Von Felix Menzel
Die Einführung von vorübergehenden Grenzkontrollen durch die Bundesregierung hat schon jetzt einen Dominoeffekt ausgelöst. Tschechien und Österreich müssen nun auch etwas gegen illegale Einreisen unternehmen, damit die Flüchtlingswelle nicht in ihren Ländern endet. Das Signal Deutschlands an alle anderen Mitgliedstaaten der Europäischen Union ist damit klar: Angela Merkel und Thomas de Maizière wollen die europäische Solidarität in der Flüchtlingskrise erzwingen.
Jeder europäische Staat soll eine große Anzahl an Asylbewerbern aufnehmen und eine„Willkommenskultur“ nach deutschem Vorbild mit propagandistischen Mitteln durchsetzen. Wer also glaubt, Deutschland habe endlich begriffen, daß es den Zustrom von Einwanderern begrenzen muß, der freut sich etwas zu früh.

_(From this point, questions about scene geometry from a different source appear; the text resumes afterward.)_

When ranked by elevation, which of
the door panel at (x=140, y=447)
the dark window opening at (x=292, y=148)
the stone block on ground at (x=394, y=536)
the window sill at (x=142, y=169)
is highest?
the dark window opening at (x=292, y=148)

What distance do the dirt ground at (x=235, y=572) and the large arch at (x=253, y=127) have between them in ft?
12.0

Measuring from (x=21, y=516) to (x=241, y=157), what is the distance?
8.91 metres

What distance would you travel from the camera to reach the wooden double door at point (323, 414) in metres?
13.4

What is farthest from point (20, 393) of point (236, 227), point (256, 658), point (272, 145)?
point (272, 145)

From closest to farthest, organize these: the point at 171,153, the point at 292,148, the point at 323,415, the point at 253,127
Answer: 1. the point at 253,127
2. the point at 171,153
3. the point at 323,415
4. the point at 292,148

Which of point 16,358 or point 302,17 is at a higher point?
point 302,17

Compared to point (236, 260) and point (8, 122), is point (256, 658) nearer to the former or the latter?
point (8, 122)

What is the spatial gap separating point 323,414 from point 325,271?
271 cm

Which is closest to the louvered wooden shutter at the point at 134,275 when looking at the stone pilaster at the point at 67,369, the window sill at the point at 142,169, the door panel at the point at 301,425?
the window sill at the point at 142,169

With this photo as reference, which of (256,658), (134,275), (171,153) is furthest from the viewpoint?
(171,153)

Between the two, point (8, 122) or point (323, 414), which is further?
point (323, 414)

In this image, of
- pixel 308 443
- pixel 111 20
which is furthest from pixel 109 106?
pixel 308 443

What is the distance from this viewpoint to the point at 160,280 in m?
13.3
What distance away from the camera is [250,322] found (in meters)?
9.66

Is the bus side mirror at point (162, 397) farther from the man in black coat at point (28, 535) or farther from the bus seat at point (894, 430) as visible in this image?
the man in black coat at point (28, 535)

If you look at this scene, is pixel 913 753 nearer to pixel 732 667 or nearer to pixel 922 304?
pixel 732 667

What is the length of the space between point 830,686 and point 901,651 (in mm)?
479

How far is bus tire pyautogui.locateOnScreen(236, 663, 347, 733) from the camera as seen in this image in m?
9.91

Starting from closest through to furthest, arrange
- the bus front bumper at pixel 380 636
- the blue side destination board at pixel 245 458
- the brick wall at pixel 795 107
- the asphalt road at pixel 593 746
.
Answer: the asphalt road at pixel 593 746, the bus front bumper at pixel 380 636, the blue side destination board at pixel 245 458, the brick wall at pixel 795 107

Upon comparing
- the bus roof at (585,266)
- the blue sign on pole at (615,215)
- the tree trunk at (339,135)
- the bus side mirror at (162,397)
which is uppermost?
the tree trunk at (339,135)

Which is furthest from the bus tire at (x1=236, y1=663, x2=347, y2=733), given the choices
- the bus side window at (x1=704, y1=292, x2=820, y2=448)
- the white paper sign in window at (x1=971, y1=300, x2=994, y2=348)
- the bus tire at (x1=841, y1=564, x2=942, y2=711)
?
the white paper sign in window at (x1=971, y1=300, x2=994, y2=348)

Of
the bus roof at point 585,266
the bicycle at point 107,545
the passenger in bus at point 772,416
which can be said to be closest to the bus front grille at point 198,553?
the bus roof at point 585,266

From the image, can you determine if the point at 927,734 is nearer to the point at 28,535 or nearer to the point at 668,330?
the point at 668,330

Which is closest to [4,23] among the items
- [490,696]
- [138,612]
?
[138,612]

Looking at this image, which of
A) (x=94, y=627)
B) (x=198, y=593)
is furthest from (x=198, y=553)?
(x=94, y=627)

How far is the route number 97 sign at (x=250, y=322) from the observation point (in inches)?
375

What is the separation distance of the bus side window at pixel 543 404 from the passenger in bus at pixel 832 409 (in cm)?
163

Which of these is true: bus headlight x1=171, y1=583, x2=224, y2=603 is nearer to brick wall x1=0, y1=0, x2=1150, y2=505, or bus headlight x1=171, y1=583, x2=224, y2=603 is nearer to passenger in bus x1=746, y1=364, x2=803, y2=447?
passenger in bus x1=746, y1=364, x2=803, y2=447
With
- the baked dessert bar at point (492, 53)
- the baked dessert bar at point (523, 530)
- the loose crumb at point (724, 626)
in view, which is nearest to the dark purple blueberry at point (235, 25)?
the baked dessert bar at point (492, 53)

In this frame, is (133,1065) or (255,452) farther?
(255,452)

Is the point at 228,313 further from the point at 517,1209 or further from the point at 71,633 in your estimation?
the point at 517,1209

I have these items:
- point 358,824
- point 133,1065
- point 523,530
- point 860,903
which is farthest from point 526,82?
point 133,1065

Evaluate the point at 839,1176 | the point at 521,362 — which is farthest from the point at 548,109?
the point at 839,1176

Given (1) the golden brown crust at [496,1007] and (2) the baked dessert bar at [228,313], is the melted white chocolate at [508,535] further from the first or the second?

Merkel sagt: Ihr nehmt Flüchtlinge auf, wir zahlen
Doch die deutsche Umverteilungslösung in der Asylkrise dürfte teuer werden, denn die Staaten, die dann zusätzliche Belastungen zu tragen haben, werden eine Gegenleistung einfordern. Schon jetzt ist im Gespräch, daß diejenigen europäischen Staaten, die eine größere Zahl von Flüchtlingen aufnehmen sollen, mehr Schulden machen dürfen.
Das Problem auf diese Weise lösen zu wollen, paßt zu Merkel und den Eliten der Europäischen Union, die immer noch fest davon überzeugt sind, alles ließe sich auf bürokratischem Wege erledigen. Dabei geht es dieser Tage um viel mehr und langfristig wird die Bundesregierung hier Antworten geben müssen: Im Kern steht der weitestgehend homogene Nationalstaat zur Debatte.
Auf dem Weg in die flexible Weltgesellschaft
An seine Stelle soll ein Weltbürgerschaftsrecht treten, das es jedem Menschen erlaubt, dort zu wohnen, wo er es möchte. Jürgen Habermas hat 2011 in seinem Essay „Zur Verfassung Europas“ zu Recht angemerkt, daß die EU nur eine Zwischenstation auf dem Weg zu der dafür notwendigen Weltgesellschaft ist. Eine solche Weltgesellschaft kennt keine Identitäten mehr, sozialstaatliche Absicherung wird es nur zu einem Minimum geben, dafür das Angebot, man könne ja jederzeit an einen anderen Ort der Welt ziehen, wo es sich besser leben läßt.
Wir befinden uns also auf dem Weg in eine Gesellschaft, die unbegrenzte Flexibilität von jedem fordert. Niemand soll mehr eine Heimat haben. Jeder soll sich den Erfordernissen des Arbeitsmarktes anpassen und Kriegen soll einfach damit der Nährboden entzogen werden, indem die Menschen, die in den Krisengebieten leben, zur Auswanderung aufgefordert werden.
Das Heimatlos-Werden der Fremden und unsere eigene Entwurzelung
Obwohl die Verwirklichung dieser Weltgesellschaft äußerst unwahrscheinlich ist, richtet allein schon der Plan dazu genügend Schäden an, wie wir derzeit täglich erleben müssen. Bei der Flüchtlingsfrage geht es deshalb nicht allein darum, wo fremde Menschen überall leben dürfen und wer sich für ihren Schutz einsetzt. Vielmehr ist das Heimatlos-Werden der Fremden und unsere eigene Entwurzelung ein Thema, das zusammengehört.
Aus diesem Grund spielt es auch nur eine untergeordnete Rolle, wie die Bundesrepublik den Flüchtlingsansturm genau verwaltet und wie viele Asylbewerber es in einem einzelnen Jahr gibt. Viel sensibler sollten wir auf die Entscheidungen reagieren, die von grundsätzlicher Bedeutung sind: Soll es in Zukunft ein starkes, selbstbewußtes deutsches Volk geben? Brauchen wir ein Einwanderungsgesetz oder müssen Maßnahmen zur Begrenzung des Zuzugs ergriffen werden? Sollte die Globalisierung immer rasanter vonstatten gehen oder muß die Politik hier auf die Bremse treten?
Merkel schweigt zu alledem. Sie erklärt dem Volk nicht, wo die Reise hingeht. Nach der Transformation ihrer Partei führt sie vielmehr eine wahrscheinlich unwiderrufliche Veränderung unserer Gesellschaft durch, ohne dies zur Debatte zu stellen und einmal klipp und klar zu erklären, welche Vision sie eigentlich für Deutschland hat.